In your answer, reproduce exactly the lines from the beginning of the listing below through the one containing "common name: pig-tailed macaque", and only those lines.

- - - -

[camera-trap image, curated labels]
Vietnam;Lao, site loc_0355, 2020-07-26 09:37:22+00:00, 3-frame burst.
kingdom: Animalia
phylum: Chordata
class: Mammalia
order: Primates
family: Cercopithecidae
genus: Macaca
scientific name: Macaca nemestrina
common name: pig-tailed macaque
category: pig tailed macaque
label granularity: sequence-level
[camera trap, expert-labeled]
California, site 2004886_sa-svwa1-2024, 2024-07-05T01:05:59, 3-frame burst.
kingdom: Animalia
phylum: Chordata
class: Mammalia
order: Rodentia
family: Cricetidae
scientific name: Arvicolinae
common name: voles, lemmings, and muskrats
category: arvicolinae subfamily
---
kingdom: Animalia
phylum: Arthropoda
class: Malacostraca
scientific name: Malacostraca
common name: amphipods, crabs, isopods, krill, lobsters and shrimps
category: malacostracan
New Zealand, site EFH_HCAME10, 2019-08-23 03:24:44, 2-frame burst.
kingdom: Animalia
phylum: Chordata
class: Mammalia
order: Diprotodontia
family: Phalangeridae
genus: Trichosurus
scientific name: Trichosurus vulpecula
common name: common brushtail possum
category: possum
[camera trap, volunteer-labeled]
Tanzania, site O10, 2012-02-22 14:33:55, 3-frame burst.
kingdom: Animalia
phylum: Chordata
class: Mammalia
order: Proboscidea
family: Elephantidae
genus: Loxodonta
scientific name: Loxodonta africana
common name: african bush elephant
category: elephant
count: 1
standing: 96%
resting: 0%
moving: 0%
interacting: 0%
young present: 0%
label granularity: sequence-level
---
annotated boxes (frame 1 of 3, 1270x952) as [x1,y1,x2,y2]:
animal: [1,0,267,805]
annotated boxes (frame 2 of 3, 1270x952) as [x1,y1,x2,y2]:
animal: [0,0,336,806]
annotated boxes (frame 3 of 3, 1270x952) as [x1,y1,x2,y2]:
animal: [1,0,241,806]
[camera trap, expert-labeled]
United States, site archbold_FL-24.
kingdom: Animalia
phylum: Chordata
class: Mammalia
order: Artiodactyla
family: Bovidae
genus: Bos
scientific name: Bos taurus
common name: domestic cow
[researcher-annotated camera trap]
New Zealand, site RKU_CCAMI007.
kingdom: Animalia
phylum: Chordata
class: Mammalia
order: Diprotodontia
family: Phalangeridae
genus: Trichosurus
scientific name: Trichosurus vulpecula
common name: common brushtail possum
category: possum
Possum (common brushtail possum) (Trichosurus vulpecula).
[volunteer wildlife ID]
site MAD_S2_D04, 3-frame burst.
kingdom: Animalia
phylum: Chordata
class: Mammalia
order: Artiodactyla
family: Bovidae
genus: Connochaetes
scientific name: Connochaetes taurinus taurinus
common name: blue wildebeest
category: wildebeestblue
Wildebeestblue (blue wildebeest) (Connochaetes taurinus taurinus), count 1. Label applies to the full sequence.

- - - -

ANSWER TO THE EXERCISE:
[camera-trap image, curated labels]
Vietnam;Lao, site loc_0355, 2020-07-26 09:37:22+00:00, 3-frame burst.
kingdom: Animalia
phylum: Chordata
class: Mammalia
order: Primates
family: Cercopithecidae
genus: Macaca
scientific name: Macaca nemestrina
common name: pig-tailed macaque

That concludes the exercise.